■ YOUR OBJECTIVE
Pull out every line below that contains the string "instances", matching uppercase and lowercase exactly.
····················
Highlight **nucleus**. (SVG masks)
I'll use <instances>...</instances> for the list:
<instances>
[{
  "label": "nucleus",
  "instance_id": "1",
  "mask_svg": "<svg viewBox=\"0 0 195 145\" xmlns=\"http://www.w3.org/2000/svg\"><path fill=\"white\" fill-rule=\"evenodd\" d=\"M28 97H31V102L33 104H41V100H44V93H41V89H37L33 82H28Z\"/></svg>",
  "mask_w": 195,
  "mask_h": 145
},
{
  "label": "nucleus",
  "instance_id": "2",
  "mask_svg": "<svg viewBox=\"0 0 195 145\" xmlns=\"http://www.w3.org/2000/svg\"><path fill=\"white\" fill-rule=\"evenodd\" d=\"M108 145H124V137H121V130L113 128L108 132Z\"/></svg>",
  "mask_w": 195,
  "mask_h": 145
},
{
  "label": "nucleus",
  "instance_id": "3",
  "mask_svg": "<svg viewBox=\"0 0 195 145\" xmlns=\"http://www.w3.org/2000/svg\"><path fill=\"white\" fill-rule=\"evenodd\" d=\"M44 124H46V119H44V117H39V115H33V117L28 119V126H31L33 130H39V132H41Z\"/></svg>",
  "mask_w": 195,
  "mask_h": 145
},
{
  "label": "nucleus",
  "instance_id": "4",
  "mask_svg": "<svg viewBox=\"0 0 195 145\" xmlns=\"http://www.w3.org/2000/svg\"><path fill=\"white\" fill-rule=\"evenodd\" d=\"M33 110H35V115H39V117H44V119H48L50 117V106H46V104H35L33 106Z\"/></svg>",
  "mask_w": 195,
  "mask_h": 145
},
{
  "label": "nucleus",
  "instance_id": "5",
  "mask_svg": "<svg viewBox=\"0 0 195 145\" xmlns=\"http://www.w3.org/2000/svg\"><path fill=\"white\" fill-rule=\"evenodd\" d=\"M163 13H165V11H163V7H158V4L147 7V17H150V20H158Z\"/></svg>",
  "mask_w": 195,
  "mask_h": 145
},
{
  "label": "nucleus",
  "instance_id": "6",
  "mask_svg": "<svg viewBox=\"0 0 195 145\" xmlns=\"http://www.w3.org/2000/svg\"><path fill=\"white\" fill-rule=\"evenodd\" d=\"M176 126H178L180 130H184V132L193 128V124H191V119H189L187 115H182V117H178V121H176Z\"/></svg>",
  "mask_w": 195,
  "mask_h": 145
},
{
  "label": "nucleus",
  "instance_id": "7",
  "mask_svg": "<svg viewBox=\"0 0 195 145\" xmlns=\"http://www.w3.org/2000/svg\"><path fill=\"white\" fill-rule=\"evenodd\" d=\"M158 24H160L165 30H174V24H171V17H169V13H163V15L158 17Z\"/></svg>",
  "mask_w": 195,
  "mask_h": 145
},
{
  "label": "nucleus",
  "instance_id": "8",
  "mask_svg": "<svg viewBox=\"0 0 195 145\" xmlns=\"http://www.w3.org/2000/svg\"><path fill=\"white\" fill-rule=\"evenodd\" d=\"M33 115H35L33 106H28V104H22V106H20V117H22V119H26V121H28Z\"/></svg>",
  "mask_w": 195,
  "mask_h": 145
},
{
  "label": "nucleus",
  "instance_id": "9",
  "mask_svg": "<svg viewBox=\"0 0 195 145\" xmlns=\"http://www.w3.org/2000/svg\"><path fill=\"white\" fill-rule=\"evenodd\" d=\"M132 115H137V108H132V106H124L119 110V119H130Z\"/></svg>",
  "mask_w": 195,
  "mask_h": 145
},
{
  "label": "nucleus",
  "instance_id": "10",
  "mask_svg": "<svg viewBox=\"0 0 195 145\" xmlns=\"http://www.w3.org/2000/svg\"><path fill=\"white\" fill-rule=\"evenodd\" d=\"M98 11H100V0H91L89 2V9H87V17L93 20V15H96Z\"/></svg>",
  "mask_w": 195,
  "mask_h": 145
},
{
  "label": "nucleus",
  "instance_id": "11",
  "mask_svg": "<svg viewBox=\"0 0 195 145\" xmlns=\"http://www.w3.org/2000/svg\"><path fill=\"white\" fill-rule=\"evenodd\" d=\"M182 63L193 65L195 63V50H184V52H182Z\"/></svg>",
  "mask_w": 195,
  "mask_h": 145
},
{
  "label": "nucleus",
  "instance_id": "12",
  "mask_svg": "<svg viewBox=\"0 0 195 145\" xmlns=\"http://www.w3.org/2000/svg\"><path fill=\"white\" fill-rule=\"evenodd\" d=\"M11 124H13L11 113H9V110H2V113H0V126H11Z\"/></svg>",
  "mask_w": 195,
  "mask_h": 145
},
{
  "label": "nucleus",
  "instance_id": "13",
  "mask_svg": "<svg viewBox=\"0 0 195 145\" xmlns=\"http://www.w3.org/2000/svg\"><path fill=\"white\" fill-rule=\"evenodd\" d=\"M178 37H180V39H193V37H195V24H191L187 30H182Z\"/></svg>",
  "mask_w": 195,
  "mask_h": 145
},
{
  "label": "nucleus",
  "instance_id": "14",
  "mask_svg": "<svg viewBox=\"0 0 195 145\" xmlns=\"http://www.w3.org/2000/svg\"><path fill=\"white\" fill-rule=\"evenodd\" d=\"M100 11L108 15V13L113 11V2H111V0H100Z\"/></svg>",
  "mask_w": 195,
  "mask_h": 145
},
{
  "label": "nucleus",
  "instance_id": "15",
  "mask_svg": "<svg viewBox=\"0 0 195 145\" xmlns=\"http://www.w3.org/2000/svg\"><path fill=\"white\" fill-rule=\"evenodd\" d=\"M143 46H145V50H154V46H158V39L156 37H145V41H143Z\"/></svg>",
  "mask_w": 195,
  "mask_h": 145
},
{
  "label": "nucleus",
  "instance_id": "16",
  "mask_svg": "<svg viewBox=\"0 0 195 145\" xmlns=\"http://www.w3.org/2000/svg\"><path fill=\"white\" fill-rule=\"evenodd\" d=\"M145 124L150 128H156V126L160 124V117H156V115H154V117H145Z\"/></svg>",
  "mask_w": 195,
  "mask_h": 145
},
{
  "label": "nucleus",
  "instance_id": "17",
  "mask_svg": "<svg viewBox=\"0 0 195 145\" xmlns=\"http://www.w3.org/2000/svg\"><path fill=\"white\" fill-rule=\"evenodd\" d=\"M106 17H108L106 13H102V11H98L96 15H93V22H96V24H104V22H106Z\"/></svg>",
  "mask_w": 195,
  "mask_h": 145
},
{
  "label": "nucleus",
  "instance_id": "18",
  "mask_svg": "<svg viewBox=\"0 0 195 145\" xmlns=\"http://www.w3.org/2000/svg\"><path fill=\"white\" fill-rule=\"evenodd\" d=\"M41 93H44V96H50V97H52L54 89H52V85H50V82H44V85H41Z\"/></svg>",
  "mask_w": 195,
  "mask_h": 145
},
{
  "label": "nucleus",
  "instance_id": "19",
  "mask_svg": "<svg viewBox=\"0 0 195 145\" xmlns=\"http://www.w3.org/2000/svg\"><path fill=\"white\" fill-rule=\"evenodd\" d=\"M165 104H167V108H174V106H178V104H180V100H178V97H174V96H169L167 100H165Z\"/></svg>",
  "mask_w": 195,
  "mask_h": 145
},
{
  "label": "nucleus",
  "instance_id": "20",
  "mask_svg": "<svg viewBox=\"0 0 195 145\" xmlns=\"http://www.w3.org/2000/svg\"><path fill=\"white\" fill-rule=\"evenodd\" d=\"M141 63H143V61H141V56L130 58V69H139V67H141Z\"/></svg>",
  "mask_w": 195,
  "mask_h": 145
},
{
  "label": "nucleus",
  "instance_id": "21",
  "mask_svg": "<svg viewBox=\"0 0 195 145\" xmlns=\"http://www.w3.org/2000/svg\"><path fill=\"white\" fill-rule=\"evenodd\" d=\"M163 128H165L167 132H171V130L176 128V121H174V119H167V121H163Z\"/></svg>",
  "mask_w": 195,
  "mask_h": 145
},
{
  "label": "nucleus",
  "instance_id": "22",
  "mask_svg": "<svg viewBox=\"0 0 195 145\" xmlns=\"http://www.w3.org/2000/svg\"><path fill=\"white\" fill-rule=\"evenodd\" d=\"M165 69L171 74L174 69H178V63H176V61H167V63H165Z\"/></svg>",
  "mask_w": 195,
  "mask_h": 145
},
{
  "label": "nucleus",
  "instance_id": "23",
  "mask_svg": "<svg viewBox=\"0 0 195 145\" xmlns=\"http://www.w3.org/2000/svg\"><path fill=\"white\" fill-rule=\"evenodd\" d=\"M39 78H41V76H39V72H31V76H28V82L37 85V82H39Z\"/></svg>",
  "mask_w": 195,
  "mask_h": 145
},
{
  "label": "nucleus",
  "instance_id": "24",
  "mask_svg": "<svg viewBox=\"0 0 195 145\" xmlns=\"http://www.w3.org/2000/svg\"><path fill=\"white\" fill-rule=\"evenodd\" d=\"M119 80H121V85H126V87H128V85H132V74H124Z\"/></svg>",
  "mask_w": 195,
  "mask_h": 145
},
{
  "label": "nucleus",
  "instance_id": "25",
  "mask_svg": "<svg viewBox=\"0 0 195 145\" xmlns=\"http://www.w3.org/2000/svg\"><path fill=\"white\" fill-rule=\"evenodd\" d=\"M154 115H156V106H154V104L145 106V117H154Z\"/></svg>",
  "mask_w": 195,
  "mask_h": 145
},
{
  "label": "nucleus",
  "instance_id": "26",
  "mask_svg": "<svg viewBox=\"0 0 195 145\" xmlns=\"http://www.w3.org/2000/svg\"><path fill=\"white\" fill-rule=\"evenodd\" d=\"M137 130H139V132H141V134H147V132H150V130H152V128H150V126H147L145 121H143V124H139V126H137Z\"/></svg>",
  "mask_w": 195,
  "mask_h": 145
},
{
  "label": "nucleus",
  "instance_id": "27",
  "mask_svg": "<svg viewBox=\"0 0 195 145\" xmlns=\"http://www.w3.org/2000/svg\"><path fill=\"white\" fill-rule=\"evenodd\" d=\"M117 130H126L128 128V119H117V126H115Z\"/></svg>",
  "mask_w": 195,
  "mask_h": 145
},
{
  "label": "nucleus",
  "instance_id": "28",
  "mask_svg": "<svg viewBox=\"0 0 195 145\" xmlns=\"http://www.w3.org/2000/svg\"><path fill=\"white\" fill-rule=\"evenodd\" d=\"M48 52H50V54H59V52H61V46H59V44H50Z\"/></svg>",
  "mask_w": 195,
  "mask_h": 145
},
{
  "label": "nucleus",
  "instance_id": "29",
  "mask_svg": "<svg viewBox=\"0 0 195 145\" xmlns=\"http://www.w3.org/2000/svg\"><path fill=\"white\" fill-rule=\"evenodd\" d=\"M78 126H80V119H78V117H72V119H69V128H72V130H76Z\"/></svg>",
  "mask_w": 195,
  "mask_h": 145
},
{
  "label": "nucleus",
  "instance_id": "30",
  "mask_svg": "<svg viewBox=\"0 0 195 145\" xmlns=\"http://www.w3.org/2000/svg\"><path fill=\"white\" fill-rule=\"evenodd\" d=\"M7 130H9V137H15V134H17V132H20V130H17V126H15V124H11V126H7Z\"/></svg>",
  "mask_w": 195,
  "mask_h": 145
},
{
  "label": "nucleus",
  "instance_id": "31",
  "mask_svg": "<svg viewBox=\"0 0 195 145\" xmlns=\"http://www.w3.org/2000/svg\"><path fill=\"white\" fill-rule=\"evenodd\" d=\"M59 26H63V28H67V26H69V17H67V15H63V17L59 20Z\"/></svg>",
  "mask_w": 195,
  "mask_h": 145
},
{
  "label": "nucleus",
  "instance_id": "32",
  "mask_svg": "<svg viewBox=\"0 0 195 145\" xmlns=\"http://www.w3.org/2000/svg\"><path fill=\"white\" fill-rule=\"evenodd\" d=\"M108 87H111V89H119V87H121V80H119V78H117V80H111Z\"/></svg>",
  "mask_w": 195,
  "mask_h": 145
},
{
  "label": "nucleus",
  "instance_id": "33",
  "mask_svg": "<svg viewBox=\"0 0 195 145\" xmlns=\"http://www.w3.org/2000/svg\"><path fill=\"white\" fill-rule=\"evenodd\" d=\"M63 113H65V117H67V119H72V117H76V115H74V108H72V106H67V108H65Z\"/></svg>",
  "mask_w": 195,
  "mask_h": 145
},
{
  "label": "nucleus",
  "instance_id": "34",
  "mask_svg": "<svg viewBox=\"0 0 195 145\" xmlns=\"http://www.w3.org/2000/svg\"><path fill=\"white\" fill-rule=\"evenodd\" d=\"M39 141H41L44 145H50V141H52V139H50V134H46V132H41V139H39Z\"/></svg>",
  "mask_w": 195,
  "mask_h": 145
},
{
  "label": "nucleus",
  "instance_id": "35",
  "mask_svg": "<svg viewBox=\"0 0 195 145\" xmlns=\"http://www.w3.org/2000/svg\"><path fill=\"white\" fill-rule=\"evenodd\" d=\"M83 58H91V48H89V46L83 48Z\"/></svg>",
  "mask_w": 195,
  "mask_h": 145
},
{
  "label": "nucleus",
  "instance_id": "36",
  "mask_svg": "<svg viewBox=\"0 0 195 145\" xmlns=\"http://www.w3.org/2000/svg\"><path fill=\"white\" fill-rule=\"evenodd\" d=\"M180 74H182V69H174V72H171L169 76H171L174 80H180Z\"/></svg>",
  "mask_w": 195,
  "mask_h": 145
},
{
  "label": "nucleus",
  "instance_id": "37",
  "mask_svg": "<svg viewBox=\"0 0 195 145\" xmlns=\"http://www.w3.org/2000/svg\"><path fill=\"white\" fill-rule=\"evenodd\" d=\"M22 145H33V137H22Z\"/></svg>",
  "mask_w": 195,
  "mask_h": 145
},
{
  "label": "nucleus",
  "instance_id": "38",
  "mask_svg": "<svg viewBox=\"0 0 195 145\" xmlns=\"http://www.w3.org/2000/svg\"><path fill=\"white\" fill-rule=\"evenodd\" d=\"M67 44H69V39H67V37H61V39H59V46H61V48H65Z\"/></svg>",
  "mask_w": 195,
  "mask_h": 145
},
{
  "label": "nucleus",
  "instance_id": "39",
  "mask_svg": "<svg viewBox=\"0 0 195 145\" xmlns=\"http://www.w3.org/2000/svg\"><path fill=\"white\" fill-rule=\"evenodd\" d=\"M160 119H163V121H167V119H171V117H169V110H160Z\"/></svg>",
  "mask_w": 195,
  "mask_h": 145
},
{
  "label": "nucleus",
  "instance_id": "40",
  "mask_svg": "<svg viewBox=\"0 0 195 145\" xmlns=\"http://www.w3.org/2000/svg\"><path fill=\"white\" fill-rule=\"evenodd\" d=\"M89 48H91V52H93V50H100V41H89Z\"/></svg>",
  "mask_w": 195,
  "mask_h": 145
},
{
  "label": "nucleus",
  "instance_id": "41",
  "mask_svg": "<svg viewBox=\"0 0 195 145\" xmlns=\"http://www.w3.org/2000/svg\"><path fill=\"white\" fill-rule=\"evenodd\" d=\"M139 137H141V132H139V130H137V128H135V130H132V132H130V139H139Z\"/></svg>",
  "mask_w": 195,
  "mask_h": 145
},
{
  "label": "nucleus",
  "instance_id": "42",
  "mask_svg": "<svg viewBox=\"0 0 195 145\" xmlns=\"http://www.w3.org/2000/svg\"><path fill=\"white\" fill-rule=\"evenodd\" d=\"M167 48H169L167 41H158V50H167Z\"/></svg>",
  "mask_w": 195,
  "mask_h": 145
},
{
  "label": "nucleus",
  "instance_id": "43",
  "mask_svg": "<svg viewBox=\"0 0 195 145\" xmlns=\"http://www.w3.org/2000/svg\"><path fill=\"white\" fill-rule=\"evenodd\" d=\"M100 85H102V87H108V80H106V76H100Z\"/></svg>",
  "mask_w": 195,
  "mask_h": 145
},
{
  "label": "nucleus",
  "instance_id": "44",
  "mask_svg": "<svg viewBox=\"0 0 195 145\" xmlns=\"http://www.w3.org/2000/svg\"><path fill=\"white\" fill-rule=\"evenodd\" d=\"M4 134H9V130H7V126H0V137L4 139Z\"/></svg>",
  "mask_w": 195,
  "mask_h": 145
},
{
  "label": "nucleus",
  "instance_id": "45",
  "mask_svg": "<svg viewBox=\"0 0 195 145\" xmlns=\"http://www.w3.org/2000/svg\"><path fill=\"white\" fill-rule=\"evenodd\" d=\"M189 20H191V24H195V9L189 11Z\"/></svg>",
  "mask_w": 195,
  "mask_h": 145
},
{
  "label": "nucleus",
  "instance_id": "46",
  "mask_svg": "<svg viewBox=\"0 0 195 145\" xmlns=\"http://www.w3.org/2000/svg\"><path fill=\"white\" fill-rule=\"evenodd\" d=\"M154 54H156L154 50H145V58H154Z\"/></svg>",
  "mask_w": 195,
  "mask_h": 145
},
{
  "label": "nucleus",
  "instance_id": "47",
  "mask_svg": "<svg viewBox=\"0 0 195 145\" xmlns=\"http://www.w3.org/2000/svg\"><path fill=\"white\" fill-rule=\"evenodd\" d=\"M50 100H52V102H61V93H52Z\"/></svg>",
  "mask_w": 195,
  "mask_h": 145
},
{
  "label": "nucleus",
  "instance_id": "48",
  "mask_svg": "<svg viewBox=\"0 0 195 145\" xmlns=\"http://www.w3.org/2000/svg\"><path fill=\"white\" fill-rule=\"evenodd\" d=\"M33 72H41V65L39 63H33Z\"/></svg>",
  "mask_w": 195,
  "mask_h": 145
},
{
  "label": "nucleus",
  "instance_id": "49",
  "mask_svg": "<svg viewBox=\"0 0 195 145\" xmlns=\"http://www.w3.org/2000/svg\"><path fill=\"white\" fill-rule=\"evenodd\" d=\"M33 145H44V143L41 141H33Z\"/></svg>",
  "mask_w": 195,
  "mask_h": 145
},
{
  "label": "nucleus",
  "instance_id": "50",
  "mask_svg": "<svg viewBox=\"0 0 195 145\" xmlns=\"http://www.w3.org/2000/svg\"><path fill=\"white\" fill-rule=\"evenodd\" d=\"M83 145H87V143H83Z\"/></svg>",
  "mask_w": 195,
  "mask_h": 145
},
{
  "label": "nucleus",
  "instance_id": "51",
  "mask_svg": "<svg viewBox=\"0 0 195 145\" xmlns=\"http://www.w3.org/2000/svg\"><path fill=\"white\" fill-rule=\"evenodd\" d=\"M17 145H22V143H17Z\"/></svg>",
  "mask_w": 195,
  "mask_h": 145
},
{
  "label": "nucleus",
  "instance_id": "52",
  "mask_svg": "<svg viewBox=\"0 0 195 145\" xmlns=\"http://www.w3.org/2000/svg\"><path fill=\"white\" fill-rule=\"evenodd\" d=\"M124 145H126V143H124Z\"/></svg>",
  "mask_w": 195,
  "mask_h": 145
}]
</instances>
····················
■ SOLUTION TO THE PROBLEM
I'll use <instances>...</instances> for the list:
<instances>
</instances>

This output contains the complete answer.